## Problem statement
Return the following data verbatim, preserving every line and line break without alteration.

## Information given
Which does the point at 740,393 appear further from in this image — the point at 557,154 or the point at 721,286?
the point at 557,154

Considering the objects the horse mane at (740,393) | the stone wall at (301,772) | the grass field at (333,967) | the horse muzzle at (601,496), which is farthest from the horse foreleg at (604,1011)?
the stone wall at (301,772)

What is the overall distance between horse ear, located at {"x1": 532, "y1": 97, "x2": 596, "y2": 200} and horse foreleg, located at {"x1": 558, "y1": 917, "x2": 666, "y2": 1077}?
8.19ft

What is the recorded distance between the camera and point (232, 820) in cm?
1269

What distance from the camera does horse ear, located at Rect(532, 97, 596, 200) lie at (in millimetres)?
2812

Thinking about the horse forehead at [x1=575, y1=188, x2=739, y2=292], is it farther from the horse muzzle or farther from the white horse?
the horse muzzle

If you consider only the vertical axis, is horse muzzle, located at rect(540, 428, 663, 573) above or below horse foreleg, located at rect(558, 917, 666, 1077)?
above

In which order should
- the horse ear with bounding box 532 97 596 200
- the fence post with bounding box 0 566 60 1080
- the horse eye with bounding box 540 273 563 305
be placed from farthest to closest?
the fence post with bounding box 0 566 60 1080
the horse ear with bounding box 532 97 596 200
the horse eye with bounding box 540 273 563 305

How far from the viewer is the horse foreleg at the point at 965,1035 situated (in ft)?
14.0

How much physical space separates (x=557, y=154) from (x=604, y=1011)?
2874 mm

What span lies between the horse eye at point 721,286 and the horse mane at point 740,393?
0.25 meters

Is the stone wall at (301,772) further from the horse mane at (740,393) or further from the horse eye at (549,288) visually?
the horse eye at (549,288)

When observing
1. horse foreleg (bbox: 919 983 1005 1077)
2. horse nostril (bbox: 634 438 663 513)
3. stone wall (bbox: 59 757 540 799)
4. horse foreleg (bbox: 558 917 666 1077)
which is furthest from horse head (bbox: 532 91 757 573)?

## Written answer
Which does the point at 740,393 appear further from in this image — the point at 557,154 or the point at 721,286?
the point at 557,154

Considering the objects the horse mane at (740,393) | the stone wall at (301,772) | the grass field at (333,967) | the horse muzzle at (601,496), which is farthest from the horse foreleg at (604,1011)?
the stone wall at (301,772)

What is the overall distance between horse ear, located at {"x1": 532, "y1": 97, "x2": 596, "y2": 200} and horse foreleg, located at {"x1": 558, "y1": 917, "x2": 666, "y2": 1077}?
8.19ft

What is the recorded distance between the camera and point (232, 820) in cm?
1269

What distance from the camera does horse ear, located at Rect(532, 97, 596, 200) lie at (in millimetres)?
2812

Thinking about the horse forehead at [x1=575, y1=188, x2=739, y2=292], is it farther from the horse muzzle or farther from the white horse?
the horse muzzle

If you consider only the vertical axis, is horse muzzle, located at rect(540, 428, 663, 573) above or below horse foreleg, located at rect(558, 917, 666, 1077)?
above

In which order should
- the horse ear with bounding box 532 97 596 200
- the fence post with bounding box 0 566 60 1080
- the horse eye with bounding box 540 273 563 305
be placed from farthest to closest?
the fence post with bounding box 0 566 60 1080
the horse ear with bounding box 532 97 596 200
the horse eye with bounding box 540 273 563 305

How far from the viewer is the horse foreleg at the point at 965,1035 situated (in ft)?
14.0

How much physical space separates (x=557, y=154) from (x=604, y=1011)?
2874 mm

What span lies between the horse eye at point 721,286 and the horse mane at point 740,393?
0.25 meters

Is the stone wall at (301,772) further from the horse mane at (740,393) or further from the horse eye at (549,288) visually?
the horse eye at (549,288)

When observing
1. horse foreleg (bbox: 919 983 1005 1077)
2. horse nostril (bbox: 634 438 663 513)
3. stone wall (bbox: 59 757 540 799)
4. horse foreleg (bbox: 558 917 666 1077)
which is furthest from horse head (bbox: 532 91 757 573)?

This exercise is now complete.